Em Conjuntura Internacional, Destaques

O Nordeste Asiático – região onde interagem China, Rússia, Japão e as duas Coreias – é uma das poucas áreas do globo em que perduram conflitos vindos da Guerra Fria. A partição da Península coreana, a problemática do Mar do Norte da China e a questão de Taiwan são exemplos contundentes do fato, todos os quais sofreram o impacto da eleição de Donald Trump para Presidente dos EUA. Antes de ser empossado, Trump havia alarmado o Governo chinês ao sugerir a possibilidade de abandonar a política de “uma só China”, adotada por Washington desde 1979, e poucos dias após a posse pareceu ir fazer isso, ao aceitar um telefonema de congratulações da Presidente de Taiwan. No dia 9 de fevereiro, foi o Presidente chinês, Xi Jinping, que telefonou a Trump, manifestando as preocupações chinesas e pedindo-lhe que não levasse adiante a aproximação com o Governo de Taipei. Trump concordou formalmente com o pedido de Xi, e no que foi visto como gesto de agradecimento, a China anunciou  dias depois a suspensão de suas importações de carvão da Coreia do Norte. Pequim vinha mantendo essas compras, apesar das sanções contra elas passadas em março de 2016 pelo Conselho de Segurança das Nações Unidas (CSNU), como parte de sua política de sustentação do regime norte-coreano; 90% de todas as vendas externas de Pionguiangue vinham sendo absorvidas pela China e o carvão representava 42% desse total. A suspensão da compra do carvão representou também o descontentamento de Pequim com a insistência dos norte-coreanos no lançamento de mísseis com ogiva nuclea

A suspensão das importações de carvão foi feita depois de um encontro, na Alemanha, entre o novo Secretário de Estado americano, Rex Tillerson, e o Ministro do Exterior chinês, Wang Yi.. O representante de Trump insistiu que a China tem controle total sobre o regime de Pionguiangue e deveria resolver sozinha o problema do programa nuclear norte-coreano. Wang defendeu a reabertura das negociações das seis partes interessadas na liquidação do programa em questão. É importante, frisou Wang, que EUA e Coreia do Norte cheguem a uma “decisão política”. Um entendimento entre os dois países, que leve à superação do armistício de 1953, é notoriamente o alvo dos esforços e das bravatas nucleares da dinastia Kim. Sem esse entendimento, Pionguiangue teme ser esmagada a qualquer momento pelos EUA. EUA e Coreia do Sul tergiversam, porém, e deixaram a China furiosa com a decisão de instalar no Sul da Península o sistema de defesa contra mísseis, conhecido como THAAD. Os americanos afirmam que o sistema é essencial para a neutralização dos mísseis norte-coreanos, mas Pequim vê o THAAD como voltado contra seus próprios mísseis, reduzindo a efetividade do sistema chinês de defesa

Paradoxalmente, depois da retórica contra a China, desenvolvida durante a campanha presidencial, as medidas concretas de Trump Presidente têm em geral resultado em ganhos para a China.
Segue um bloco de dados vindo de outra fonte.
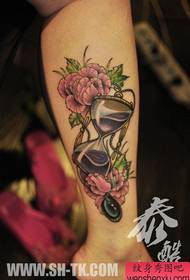 Hourly popular hourglass rose tattoo pattern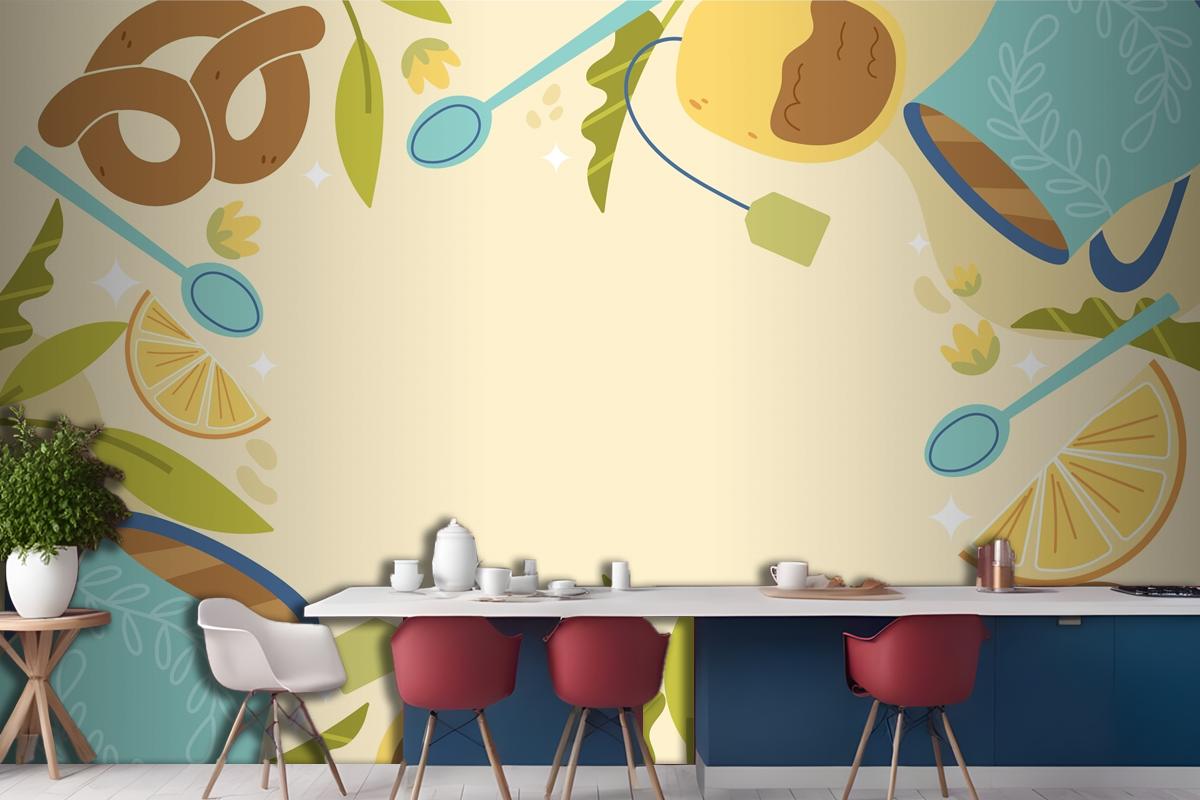 Flat International Tea Day Kitchen Wallpaper Mural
Assim foi com a retirada por decreto dos EUA da PTP (Parceria TransPacífica). O Governo de Pequim pôde voltar-se para acordos de livre comércio, em novas composições com os vizinhos asiáticos e sem incluir os EUA. Além dos casos de pura volta atrás, como o telefonema de Trump a Xi Jinping, assegurando sua concordância com a política de “uma só China”. Mas em que pese este clima de conciliação, Trump assinou decreto para expandir as Forças Armadas, com ênfase na Marinha, e como lembra o correspondente do Valor em Washington, no dia da posse de Trump o site do Exército chinês comentou que a possibilidade de uma guerra sino-americana ficara mais real. Em Washington, o estrategista-chefe da Casa Branca acentuou: “Vamos à guerra no Mar do Sul da China em cinco ou de anos. É inevitável.” Os chineses reconhecem o perigo, mas não são tão pessimistas. Em entrevista à imprensa no encerramento (15.03.17) da sessão anual do Legislativo, o Primeiro Ministro Li Keqiang foi claro: “Nós não queremos ver uma guerra entre a China e os EUA. O fato de Trump haver aceitado a ‘política de uma só China’ criou a base para os dois países trabalharem juntos.” Li defendeu também a política cambial chinesa. Segundo comentário do Financial Times, o Primeiro  Ministro frisou: “Não iremos usar o câmbio para fomentar nossas exportações. Isso seria prejudicial aos esforços do governo no sentido de fortalecer a competitividade das empresas chinesas.”